April 26, 2024

The Coming Wave

By Jill Hubbard Bowman

4/26/24

If you read one book on artificial intelligence this year, read The Coming Wave – Technology, Power, and the 21st Century’s Greatest Dilemma. It’s the scariest book I’ve read in a decade, in large part, because the author is not a science fiction writer but a man who may be able to accurately predict the future of AI: Mustafa Suleyman, the new CEO of Microsoft AI and the cofounder of DeepMind and Inflection AI.

Suleyman is now publicly making an urgent slippery slope argument he says he’s been making behind closed doors for a decade: artificial intelligence technology and synthetic biology are the core components of a quickly approaching tsunami that will cause catastrophic consequences unless it’s contained.

In this vision, the emerging technology Wave could cause an existential crisis for nations resulting in a dystopia with dysfunctional Zombie governments, feudal-like fiefdoms, or authoritative regimes using AI to master and control the population.

With cheap, widely available AI and synthetic biology, massive disruptions could be perpetuated by governments, fanatical factions, or even teenagers in the basement: Cyber-attacks on critical infrastructure for water, power, and transportation at an unprecedented scale. Swarms of cheap autonomous killer drones. Bio-engineered, massively lethal pandemics.

The Statue Of Liberty underwater lying on sea bed sand. Fallen Liberty.

Suleyman makes such a persuasive case I briefly thought of being a doomsday prepper. My husband, who frequently watches TV shows about surviving off the grid, nixed the idea as too isolating. I can see how shocking disruptions could be exploited to push through unpopular policies and extreme regimes who promise safety and stability to the masses of unemployed angry citizens armed with far more than pitchforks and flags. [The scenarios remind me of Naomi Klein’s stories of how crises can be capitalized for greed and agendas of the powerful in her book, The Shock Doctrine.]

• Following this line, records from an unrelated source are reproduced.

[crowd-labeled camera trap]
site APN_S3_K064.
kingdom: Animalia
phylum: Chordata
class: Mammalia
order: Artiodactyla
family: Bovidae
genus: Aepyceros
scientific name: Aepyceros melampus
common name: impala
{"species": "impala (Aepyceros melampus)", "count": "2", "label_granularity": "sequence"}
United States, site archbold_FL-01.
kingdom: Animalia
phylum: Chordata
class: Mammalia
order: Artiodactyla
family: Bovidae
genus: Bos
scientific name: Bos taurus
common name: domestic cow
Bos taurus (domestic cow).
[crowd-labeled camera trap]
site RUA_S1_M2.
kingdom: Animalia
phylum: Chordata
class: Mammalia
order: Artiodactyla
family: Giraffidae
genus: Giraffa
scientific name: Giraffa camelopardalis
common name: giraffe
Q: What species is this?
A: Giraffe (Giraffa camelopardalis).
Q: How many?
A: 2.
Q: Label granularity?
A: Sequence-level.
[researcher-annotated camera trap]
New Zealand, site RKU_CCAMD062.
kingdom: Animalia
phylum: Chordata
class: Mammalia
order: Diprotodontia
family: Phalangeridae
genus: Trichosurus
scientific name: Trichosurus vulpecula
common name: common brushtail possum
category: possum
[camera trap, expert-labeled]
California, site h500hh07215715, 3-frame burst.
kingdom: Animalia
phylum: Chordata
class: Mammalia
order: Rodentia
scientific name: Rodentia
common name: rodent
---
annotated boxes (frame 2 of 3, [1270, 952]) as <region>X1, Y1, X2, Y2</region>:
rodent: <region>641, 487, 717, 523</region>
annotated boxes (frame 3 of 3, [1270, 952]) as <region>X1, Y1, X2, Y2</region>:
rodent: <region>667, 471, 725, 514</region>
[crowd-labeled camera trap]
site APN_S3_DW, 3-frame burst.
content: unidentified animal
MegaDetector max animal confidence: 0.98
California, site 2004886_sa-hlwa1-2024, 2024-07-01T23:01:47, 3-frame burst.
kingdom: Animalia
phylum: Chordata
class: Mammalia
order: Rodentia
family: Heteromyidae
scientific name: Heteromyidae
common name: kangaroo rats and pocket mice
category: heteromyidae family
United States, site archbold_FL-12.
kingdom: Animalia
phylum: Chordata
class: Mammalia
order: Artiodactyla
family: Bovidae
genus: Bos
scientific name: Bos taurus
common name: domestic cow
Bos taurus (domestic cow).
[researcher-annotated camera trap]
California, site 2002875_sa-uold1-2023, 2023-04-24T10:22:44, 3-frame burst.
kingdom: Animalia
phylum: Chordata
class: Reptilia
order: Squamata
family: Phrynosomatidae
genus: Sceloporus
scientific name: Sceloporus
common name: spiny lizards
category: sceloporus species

In one of the most interesting sections, The Wave puts disruptive technology in the historical context of other transformative technologies, including the printing press, mechanical looms, electricity, and the internet, to illuminate how transformative technology is ultimately unstoppable and will ultimately proliferate to the corners of the earth. It also shows how the synergy of powerful emerging technologies like AI, synthetic biology, and quantum computing will accelerate and amplify not only magical breakthroughs in biology and medicine but possible world destruction.

Although new luddites might advocate for banning emerging technology, Suleyman argues the world needs this technology for continued economic growth and to save us from the damage we have caused ourselves.

Suleyman urgently advocates for global technology containment. He warns against “pessimism aversion”, an attitude which will put us all in peril. The Wave and resulting disruption are coming far faster than we think. We can’t wait. There are billions in funding and the potential of trillions in profit propelling the Wave.

Instead of avoidance, the world needs to act urgently but also slow down development of the Wave. Suleyman outlines ten categories of containment. Here are the core concepts:

  • Global human cooperation, alignment, and control. Everyone – makers, businesses, governments, and the public – needs to coherently work together to figure out how to oversee, regulate, and standardize emerging powerful technology.
  • Safety. Design it in. Consider giving an international entity a kill switch.
  • Audits and transparency. Publicly show, track, and fix problems.

To keep the world safe, Suleyman also advocates limiting access to “powerful AI models and synthetic organisms” and banning open-source licensing.

"If everyone in the world can play with nuclear bombs, at some stage you have nuclear war."

Suleyman is hopeful but sees containment as a difficult:

“. . . I imagine containment as a narrow and treacherous path, wreathed in fog, a plunging precipice on either side, catastrophe or dystopia just a small slip away, you can’t see far ahead, and as you tread, the path twist and turns, throws up unexpected obstacles.”

I hope you read The Coming Wave. Its’ a great book club selection for discussion.

This AI Law Maze Map blog is for education only. It is not intended as legal advice.